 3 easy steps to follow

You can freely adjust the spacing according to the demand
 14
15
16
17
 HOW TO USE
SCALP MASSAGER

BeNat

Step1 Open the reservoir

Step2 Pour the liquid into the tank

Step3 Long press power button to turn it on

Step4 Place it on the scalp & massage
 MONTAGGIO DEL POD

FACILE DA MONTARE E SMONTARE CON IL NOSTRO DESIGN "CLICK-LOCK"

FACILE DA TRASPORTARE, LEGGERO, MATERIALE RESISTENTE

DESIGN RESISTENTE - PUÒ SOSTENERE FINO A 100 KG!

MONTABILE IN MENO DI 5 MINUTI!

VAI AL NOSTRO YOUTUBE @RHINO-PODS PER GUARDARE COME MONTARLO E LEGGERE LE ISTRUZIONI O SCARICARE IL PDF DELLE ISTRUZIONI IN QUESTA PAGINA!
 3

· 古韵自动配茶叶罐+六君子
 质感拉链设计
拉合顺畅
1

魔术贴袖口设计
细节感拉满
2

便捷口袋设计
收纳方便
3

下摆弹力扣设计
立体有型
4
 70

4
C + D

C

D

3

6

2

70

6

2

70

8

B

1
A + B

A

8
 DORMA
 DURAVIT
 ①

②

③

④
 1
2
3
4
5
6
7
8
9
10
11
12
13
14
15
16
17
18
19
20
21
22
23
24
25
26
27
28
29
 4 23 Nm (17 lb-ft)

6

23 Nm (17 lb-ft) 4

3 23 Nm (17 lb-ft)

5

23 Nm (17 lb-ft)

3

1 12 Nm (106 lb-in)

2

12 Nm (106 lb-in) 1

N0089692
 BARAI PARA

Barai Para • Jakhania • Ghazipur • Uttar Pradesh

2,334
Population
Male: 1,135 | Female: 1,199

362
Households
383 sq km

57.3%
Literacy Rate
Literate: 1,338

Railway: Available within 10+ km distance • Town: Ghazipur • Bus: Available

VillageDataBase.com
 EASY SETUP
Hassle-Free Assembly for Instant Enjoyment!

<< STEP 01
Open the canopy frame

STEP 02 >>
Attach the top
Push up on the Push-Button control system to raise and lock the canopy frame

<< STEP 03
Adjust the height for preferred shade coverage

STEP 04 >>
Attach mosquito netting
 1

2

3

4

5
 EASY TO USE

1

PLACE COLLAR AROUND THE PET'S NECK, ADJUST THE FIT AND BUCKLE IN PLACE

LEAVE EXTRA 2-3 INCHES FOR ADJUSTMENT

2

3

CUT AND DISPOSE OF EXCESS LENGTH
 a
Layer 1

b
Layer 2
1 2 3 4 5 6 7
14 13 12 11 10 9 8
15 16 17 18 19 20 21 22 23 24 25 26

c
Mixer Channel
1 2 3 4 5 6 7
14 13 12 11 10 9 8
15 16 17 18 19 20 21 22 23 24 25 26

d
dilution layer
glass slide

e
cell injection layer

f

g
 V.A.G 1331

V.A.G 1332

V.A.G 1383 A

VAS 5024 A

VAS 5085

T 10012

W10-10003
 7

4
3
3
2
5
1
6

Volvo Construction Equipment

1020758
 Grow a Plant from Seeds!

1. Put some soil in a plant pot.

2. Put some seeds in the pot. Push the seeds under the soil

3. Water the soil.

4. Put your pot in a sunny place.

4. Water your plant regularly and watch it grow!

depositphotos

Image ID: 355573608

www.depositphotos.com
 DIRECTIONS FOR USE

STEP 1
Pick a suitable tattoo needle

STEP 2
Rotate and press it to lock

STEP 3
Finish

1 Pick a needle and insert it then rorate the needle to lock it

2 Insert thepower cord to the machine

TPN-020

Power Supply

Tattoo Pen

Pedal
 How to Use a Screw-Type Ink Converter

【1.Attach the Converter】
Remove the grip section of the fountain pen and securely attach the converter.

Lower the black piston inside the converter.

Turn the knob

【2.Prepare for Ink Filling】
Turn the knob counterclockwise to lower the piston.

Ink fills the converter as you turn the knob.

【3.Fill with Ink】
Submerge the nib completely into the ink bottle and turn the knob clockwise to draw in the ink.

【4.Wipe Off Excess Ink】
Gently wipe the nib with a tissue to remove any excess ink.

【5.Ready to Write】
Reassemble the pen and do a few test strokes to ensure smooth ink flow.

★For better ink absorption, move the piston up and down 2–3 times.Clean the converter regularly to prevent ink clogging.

_Task to carry out_:
Beginning at the top of the entries above, output each line exactly, and end with the line in which "MONTABILE IN MENO DI 5 MINUTI!" appears.

_Result_:
 3 easy steps to follow

You can freely adjust the spacing according to the demand
 14
15
16
17
 HOW TO USE
SCALP MASSAGER

BeNat

Step1 Open the reservoir

Step2 Pour the liquid into the tank

Step3 Long press power button to turn it on

Step4 Place it on the scalp & massage
 MONTAGGIO DEL POD

FACILE DA MONTARE E SMONTARE CON IL NOSTRO DESIGN "CLICK-LOCK"

FACILE DA TRASPORTARE, LEGGERO, MATERIALE RESISTENTE

DESIGN RESISTENTE - PUÒ SOSTENERE FINO A 100 KG!

MONTABILE IN MENO DI 5 MINUTI!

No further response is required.